## Work request
Retype exactly the stretch of lines that begins at the line containing "scientific name: Callipepla californica" and ends at the last line of the data, with no other lines.

## Records for the exercise
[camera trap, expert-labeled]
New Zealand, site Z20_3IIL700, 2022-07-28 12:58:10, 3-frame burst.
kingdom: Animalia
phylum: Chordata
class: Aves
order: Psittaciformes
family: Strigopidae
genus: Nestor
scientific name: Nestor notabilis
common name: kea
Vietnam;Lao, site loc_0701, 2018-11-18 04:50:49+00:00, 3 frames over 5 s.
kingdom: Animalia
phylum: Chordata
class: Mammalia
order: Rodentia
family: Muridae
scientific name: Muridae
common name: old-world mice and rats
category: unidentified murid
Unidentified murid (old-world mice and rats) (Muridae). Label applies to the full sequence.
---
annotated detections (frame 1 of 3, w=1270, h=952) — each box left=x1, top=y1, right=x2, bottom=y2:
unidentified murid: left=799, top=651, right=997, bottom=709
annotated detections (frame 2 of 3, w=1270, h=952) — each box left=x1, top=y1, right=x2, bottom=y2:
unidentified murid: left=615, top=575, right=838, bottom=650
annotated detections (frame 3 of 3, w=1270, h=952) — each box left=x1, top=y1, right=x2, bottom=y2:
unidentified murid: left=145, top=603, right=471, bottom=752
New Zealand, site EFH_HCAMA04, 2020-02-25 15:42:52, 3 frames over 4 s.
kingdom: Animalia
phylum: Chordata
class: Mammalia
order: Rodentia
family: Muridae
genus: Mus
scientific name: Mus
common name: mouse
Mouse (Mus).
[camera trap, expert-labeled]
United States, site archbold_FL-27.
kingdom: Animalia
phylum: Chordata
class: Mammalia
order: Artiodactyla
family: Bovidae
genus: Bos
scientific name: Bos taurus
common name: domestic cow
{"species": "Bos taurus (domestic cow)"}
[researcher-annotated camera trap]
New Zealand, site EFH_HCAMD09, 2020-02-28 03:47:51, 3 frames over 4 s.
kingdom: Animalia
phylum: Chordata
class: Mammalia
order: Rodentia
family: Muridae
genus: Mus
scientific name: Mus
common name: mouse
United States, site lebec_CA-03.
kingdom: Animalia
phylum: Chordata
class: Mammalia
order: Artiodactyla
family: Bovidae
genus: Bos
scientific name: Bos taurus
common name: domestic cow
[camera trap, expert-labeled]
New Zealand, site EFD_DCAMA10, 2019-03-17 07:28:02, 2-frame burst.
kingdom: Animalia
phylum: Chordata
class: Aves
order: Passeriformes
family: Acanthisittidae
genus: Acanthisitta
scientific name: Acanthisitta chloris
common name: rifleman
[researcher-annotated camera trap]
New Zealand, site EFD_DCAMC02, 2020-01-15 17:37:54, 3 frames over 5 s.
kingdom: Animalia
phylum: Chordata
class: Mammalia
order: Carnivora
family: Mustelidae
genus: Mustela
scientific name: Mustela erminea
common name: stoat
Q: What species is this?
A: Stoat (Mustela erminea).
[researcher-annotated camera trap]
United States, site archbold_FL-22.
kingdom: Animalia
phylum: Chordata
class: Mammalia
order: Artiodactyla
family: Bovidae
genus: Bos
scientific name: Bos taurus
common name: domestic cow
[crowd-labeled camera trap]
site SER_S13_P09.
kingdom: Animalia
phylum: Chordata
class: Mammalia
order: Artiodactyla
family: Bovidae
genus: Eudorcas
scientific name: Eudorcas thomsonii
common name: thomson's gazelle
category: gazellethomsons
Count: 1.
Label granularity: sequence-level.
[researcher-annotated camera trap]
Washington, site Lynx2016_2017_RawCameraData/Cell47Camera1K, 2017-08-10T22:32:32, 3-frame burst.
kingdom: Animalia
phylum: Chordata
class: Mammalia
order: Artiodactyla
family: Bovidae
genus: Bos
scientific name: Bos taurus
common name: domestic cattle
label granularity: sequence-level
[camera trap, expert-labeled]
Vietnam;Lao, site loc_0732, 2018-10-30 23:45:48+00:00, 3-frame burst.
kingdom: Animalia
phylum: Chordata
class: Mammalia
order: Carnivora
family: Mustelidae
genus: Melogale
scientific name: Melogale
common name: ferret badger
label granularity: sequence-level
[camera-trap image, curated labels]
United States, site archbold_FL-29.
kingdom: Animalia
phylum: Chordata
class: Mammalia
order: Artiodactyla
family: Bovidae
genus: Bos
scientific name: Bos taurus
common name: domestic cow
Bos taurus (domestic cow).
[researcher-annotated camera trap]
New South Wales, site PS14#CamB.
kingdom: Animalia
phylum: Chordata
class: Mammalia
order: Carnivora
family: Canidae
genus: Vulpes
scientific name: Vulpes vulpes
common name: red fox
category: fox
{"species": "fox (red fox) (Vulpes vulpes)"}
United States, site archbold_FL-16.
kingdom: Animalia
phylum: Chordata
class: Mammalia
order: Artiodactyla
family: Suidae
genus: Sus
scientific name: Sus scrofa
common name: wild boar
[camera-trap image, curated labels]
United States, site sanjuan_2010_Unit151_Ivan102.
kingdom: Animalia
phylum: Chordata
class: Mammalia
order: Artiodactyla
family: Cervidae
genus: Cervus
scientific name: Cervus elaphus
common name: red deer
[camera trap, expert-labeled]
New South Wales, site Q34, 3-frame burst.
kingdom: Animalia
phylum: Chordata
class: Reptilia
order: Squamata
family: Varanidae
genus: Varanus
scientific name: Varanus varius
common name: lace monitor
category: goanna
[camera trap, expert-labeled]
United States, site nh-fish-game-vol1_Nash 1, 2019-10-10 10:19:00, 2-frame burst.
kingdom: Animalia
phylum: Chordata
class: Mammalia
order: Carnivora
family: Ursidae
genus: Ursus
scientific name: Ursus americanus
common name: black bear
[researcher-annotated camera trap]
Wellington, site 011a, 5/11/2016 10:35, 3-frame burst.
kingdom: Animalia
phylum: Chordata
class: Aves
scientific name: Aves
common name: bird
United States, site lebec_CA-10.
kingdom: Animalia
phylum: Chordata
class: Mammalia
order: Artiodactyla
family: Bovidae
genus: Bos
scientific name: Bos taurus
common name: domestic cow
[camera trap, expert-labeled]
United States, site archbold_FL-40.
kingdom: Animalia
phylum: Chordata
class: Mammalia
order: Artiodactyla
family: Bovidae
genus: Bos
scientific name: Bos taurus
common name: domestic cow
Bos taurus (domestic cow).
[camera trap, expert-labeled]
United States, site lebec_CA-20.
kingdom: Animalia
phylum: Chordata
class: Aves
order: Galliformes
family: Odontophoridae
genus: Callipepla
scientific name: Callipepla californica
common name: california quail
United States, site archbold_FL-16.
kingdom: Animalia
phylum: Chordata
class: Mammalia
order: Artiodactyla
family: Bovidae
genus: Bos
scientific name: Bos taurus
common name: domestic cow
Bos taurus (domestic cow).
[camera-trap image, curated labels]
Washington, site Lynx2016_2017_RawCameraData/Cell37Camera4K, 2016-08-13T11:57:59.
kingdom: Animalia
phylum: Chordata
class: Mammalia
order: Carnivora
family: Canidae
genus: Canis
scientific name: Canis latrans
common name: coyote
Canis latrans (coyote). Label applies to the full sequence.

## Task response
scientific name: Callipepla californica
common name: california quail
United States, site archbold_FL-16.
kingdom: Animalia
phylum: Chordata
class: Mammalia
order: Artiodactyla
family: Bovidae
genus: Bos
scientific name: Bos taurus
common name: domestic cow
Bos taurus (domestic cow).
[camera-trap image, curated labels]
Washington, site Lynx2016_2017_RawCameraData/Cell37Camera4K, 2016-08-13T11:57:59.
kingdom: Animalia
phylum: Chordata
class: Mammalia
order: Carnivora
family: Canidae
genus: Canis
scientific name: Canis latrans
common name: coyote
Canis latrans (coyote). Label applies to the full sequence.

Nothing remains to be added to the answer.